Santa Maradona priez pour moi, repetía la canción de Manu Chao que creo refleja el sentimiento de esperanza que proporciona ese fútbol de masas en el que Maradona era desde luego un dios, alguien irreal. El contraste está en que en el fútbol normal, en el que no hay Maradonas, casi siempre se vuelve con alguna decepción a la realidad que sigue fuera de la borrachera forofa. Hay que tener en cuenta que el fútbol no es solo un deporte, hay por lo menos tres mundos en el fútbol, el que se juega, el que se imagina y el que explotan con avaricia y mezquindad los medios, y Maradona fue un ser excepcional en cualquiera de los tres, ha dado mucha vida a muchísimas personas, pero no ha sido capaz de alcanzar una vida plena ni de lejos asimilable a su condición gloriosa, es un santo que ha acabado en los infiernos, y esa condena es la que más debe doler a los muchos que le lloran.

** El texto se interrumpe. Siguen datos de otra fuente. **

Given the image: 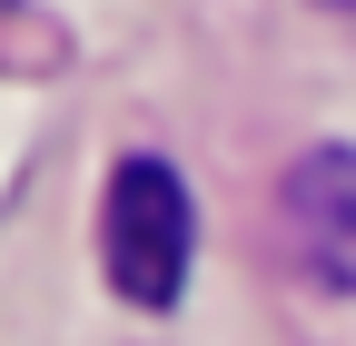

Cuando vemos las imágenes del entierro en Buenos Aires se hace difícil no caer en la cuenta de que la muerte anunciada de Maradona no solo es la muerte de un dios, sino que significa, en este año 2020 tan desdichado, una especie de burla del destino, y que para muchos será la demostración de que no hay esperanza. Han abundado las comparaciones con Evita Perón, otro hito emocional y salvaje de la historia popular de Argentina, y no me parece que esté muy descaminada la analogía, aunque los argentinos son quienes pueden decir lo que fuere al respecto. Los demás podemos decir que Maradona fue un destello glorioso, pero que no se puede convertir en una religión, que no ha sido capaz ni siquiera de salvar su vida, aunque no creo que esta constatación tan de realismo sucio, pueda circular en Argentina, al menos de momento.

Da que pensar que muchos hayan arriesgado su vida, con la que está cayendo con el virus, para llorar y desgarrarse con la muerte de Diego, por eso es razonable pensar que no lloraban por un futbolista sino por un símbolo que, aunque pareciese derrotado, todavía estaba vivo. Las querellas que se anuncian, la herencia, la atención médica, hacen prever un largo desengaño, un destrozo brutal del ángel caído. Sería penoso que la muerte de Maradona significase un atraso argentino, incluso una dimisión de esa pasión nacional que es el fútbol, algo poco probable, porque, librado ya de sus penas, Maradona tratará de que sus hermanos vuelvan al fútbol con la pasión que suelen emplear y que comprendan que ese extraordinario deporte puede sobrevivir sin Maradona, pero ni el fútbol ni Argentina saldrán adelante sin esfuerzo, sin imaginación y sin ganas de vivir y de ganar, aunque sea sin milagros y, por supuesto, sin Diego, que ya vive para siempre en el mito y la gloria.